Norwegian version of this page

TSD Operational Log - Page 14

[SOLVED] Login problems for Linux-hosts in TSD.

Published Feb. 12, 2018 1:02 PM

Dear TSD users,

Unfortunately, we had a network outage last night, and this is causing some issues with login and mounting of file systems in TSD at the moment.

We are hard at work resolving the issue as quickly as possible.
Our apologies for the inconvenience.

--
Best regards,
TSD

[SOLVED]?File system crash on Colossus.

Published Feb. 7, 2018 1:25 PM

The file system on Colossus crashed at around 13:10 today. We are currently working on solving the problem as quickly as possible.

UPDATE:

The file system went down due to a fuse going. We have investigated and moved cables around to make sure that we do not get a repeat of this incident. Our apologies for the inconvenience.

[SOLVED] Problem with jobs on Colossus

Published Feb. 2, 2018 12:14 PM

Currently, jobs on Colossus have problem starting. They seem to hang in "CONFIGURING" (CF) state, but eventually start after some minutes. We are investigating the problem, and will come back with more information when we know more.

We are sorry for the inconvenience.

Update 14:28: The problem is fixed, and the jobs are starting as normal. Thank you for your patience.

[SOLVED] Dragen down due to maintenance, Monday, January 29

Published Jan. 29, 2018 9:17 AM

Dragen is down due to security patching

[Completed] TSD Maintenance window: 2018-01-05 09:00 - 2018-01-08 17:00

Published Jan. 5, 2018 9:40 AM

Dear TSD user

Due to a serious security vulnerability in modern processors, which in practice affects all operating systems, and therefore almost all IT services, we need to perform maintenance on the entire TSD infrastructure. This means that all TSD services will be affected. Please do not start any critical work during this period.

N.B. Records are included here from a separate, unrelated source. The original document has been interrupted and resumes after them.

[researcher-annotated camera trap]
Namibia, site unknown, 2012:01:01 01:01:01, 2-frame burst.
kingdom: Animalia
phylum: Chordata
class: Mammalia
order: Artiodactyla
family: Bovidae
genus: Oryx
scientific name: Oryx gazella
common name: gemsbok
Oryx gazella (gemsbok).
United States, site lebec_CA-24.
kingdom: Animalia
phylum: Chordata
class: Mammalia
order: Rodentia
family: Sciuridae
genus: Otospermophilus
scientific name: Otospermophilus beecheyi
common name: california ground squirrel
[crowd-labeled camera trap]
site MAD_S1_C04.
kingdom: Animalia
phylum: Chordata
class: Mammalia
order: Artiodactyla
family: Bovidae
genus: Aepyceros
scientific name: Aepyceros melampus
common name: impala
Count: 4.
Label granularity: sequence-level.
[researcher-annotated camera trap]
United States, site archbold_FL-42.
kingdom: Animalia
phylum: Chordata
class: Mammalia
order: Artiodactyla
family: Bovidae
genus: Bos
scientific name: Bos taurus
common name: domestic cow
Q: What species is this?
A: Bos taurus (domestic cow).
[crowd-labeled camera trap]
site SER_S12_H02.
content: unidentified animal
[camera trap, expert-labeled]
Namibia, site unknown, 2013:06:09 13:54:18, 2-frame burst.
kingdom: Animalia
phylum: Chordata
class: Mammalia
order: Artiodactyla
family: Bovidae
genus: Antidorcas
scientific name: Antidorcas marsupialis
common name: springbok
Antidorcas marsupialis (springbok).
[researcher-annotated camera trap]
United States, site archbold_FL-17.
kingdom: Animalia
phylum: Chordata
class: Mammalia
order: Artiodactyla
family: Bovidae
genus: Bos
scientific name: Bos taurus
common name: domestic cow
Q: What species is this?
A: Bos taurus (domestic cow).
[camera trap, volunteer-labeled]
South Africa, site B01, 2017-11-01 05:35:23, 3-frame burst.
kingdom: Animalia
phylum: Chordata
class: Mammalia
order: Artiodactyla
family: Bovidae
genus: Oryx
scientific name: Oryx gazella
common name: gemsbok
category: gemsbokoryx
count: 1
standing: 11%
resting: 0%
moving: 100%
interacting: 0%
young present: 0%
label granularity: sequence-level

We will try our best to complete the work tomorrow between 09:00 and 17:00 but due to the scope of work and the short planning horizon it is possible that parts of TSD will remain under maintenance until Monday 8th of January 17:00.

If you want more information please consult UiO security [1]. This has also been widely covered in Norwegian press [2,3]. Those who want more detail about the vulnerability can refer to more technical explanations [4,5].

Regards

Leon du Toit

[1]...

TSD: Unplanned reboot of some machines

Published Nov. 19, 2017 6:00 PM

On Saturday morning (18/11-2017 around 11:00 am) there has been a crash of one of the virtualization cluster in TSD. The failover mechanism has automatically moved all to the machine to the other clusters, but in this process were the machines rebooted.

We will investigate together with the vendor the causes of this failure.

In the meantime we apologize for the inconvenience.

Francesca@TSD

[SOLVED] /cluster filesystem crash

Published Nov. 15, 2017 4:40 PM

One of the /cluster filesystem IO nodes went down at 15:00, leading to parts of the /cluster filesystem being unavailable. It was restarted at 16:00, and we are currently checking the Linux VMs for nfs hangs.

EDIT: Our tests didn't indicate any nfs related hangs on the Linux VMs.

[SOLVED] Slurm upgrade on Colossus

Published Oct. 30, 2017 12:46 PM

We will retry the upgrade of the queue system on Colossus today, starting at around 12:45. This will lead to the queue system commands (squeue, sbatch, etc) being unavailable for a while. We estimate about 15 minutes. In the mean time, running jobs will continue as normal.

We do not expect any user visible changes after the upgrade.

Update: The upgrade has been done now, and seems to have gone well.

[SOLVED] Upgrade of queue system on Colossus

Published Oct. 26, 2017 12:43 PM

EDIT: Something was wrong with the new packages (RPMs), so we rolled back the upgrade, and are now back in production with the old version. We will fix the rpms and try again later.

We will upgrade the queue system on Colossus today, at around 13:00. This will lead to the queue system commands (squeue, sbatch, etc) being unavailable for a while. We estimate 10--15 minutes. In the mean time, running jobs will continue as normal.

We do not expect any user visible changes after the upgrade.

[SOLVED] Thinlinc VM maintenance: reboot required

Published Oct. 18, 2017 12:43 PM

TSD added more capacity to its VM cluster on Monday. A misconfiguration during that process resulted in some thinlinc VMs mounting the filesystem as read-only. This affects login, among other things. In order to fix this we will have to restart the affected VMs. Projects that are affected will not be able to log in to these VMs at the moment, so we will go ahead with the reboots.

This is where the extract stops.